_INFORMATION SUPPLIED_.

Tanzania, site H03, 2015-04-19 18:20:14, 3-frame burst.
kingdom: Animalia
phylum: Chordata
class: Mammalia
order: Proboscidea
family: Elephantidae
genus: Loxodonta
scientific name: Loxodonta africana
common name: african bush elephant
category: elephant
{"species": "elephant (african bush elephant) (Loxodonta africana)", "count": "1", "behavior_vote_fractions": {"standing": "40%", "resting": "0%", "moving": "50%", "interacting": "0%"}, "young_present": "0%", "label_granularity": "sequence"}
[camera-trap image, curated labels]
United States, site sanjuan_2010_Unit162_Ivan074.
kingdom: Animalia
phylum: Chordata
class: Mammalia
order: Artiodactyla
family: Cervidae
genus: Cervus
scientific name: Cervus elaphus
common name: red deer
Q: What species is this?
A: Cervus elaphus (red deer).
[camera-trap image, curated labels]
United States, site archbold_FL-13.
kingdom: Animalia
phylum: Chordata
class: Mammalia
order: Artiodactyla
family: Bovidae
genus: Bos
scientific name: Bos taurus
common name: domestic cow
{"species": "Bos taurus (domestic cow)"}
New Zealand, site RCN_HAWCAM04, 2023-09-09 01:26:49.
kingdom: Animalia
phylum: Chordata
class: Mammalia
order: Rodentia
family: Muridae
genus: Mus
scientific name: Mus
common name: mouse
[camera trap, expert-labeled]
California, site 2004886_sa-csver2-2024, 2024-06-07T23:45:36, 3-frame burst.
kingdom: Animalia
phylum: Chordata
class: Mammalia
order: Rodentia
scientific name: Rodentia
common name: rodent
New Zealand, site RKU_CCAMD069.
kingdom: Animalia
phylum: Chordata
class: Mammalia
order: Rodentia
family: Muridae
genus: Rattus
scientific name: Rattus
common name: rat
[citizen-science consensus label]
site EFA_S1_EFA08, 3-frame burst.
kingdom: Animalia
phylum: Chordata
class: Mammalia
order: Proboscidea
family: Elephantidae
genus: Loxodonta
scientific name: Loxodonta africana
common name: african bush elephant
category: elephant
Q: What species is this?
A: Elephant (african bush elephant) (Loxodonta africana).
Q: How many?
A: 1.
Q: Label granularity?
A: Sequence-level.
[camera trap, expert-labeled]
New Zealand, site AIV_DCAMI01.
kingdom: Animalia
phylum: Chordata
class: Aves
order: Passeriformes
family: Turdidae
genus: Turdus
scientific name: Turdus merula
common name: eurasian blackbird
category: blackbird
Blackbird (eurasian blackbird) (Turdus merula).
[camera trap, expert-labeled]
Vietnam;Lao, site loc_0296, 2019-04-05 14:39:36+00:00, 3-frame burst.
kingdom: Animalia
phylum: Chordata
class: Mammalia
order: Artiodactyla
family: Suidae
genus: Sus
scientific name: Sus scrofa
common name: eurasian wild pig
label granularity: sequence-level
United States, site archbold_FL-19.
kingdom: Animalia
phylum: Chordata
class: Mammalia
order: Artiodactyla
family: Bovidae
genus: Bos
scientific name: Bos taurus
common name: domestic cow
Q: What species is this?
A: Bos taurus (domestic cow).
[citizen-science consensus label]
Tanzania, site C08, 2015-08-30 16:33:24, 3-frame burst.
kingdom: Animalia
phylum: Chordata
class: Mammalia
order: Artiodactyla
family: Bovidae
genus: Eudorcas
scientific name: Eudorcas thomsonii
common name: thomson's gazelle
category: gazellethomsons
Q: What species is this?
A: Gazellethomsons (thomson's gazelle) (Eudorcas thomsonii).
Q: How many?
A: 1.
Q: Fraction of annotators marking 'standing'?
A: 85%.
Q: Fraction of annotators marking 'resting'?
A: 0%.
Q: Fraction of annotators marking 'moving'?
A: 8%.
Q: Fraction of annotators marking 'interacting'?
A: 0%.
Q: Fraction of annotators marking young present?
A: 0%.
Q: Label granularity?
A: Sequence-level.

_WHAT IS BEING ASKED_.
Copy each line above exactly as it stands.

_FINISHED EXERCISE_.
Tanzania, site H03, 2015-04-19 18:20:14, 3-frame burst.
kingdom: Animalia
phylum: Chordata
class: Mammalia
order: Proboscidea
family: Elephantidae
genus: Loxodonta
scientific name: Loxodonta africana
common name: african bush elephant
category: elephant
{"species": "elephant (african bush elephant) (Loxodonta africana)", "count": "1", "behavior_vote_fractions": {"standing": "40%", "resting": "0%", "moving": "50%", "interacting": "0%"}, "young_present": "0%", "label_granularity": "sequence"}
[camera-trap image, curated labels]
United States, site sanjuan_2010_Unit162_Ivan074.
kingdom: Animalia
phylum: Chordata
class: Mammalia
order: Artiodactyla
family: Cervidae
genus: Cervus
scientific name: Cervus elaphus
common name: red deer
Q: What species is this?
A: Cervus elaphus (red deer).
[camera-trap image, curated labels]
United States, site archbold_FL-13.
kingdom: Animalia
phylum: Chordata
class: Mammalia
order: Artiodactyla
family: Bovidae
genus: Bos
scientific name: Bos taurus
common name: domestic cow
{"species": "Bos taurus (domestic cow)"}
New Zealand, site RCN_HAWCAM04, 2023-09-09 01:26:49.
kingdom: Animalia
phylum: Chordata
class: Mammalia
order: Rodentia
family: Muridae
genus: Mus
scientific name: Mus
common name: mouse
[camera trap, expert-labeled]
California, site 2004886_sa-csver2-2024, 2024-06-07T23:45:36, 3-frame burst.
kingdom: Animalia
phylum: Chordata
class: Mammalia
order: Rodentia
scientific name: Rodentia
common name: rodent
New Zealand, site RKU_CCAMD069.
kingdom: Animalia
phylum: Chordata
class: Mammalia
order: Rodentia
family: Muridae
genus: Rattus
scientific name: Rattus
common name: rat
[citizen-science consensus label]
site EFA_S1_EFA08, 3-frame burst.
kingdom: Animalia
phylum: Chordata
class: Mammalia
order: Proboscidea
family: Elephantidae
genus: Loxodonta
scientific name: Loxodonta africana
common name: african bush elephant
category: elephant
Q: What species is this?
A: Elephant (african bush elephant) (Loxodonta africana).
Q: How many?
A: 1.
Q: Label granularity?
A: Sequence-level.
[camera trap, expert-labeled]
New Zealand, site AIV_DCAMI01.
kingdom: Animalia
phylum: Chordata
class: Aves
order: Passeriformes
family: Turdidae
genus: Turdus
scientific name: Turdus merula
common name: eurasian blackbird
category: blackbird
Blackbird (eurasian blackbird) (Turdus merula).
[camera trap, expert-labeled]
Vietnam;Lao, site loc_0296, 2019-04-05 14:39:36+00:00, 3-frame burst.
kingdom: Animalia
phylum: Chordata
class: Mammalia
order: Artiodactyla
family: Suidae
genus: Sus
scientific name: Sus scrofa
common name: eurasian wild pig
label granularity: sequence-level
United States, site archbold_FL-19.
kingdom: Animalia
phylum: Chordata
class: Mammalia
order: Artiodactyla
family: Bovidae
genus: Bos
scientific name: Bos taurus
common name: domestic cow
Q: What species is this?
A: Bos taurus (domestic cow).
[citizen-science consensus label]
Tanzania, site C08, 2015-08-30 16:33:24, 3-frame burst.
kingdom: Animalia
phylum: Chordata
class: Mammalia
order: Artiodactyla
family: Bovidae
genus: Eudorcas
scientific name: Eudorcas thomsonii
common name: thomson's gazelle
category: gazellethomsons
Q: What species is this?
A: Gazellethomsons (thomson's gazelle) (Eudorcas thomsonii).
Q: How many?
A: 1.
Q: Fraction of annotators marking 'standing'?
A: 85%.
Q: Fraction of annotators marking 'resting'?
A: 0%.
Q: Fraction of annotators marking 'moving'?
A: 8%.
Q: Fraction of annotators marking 'interacting'?
A: 0%.
Q: Fraction of annotators marking young present?
A: 0%.
Q: Label granularity?
A: Sequence-level.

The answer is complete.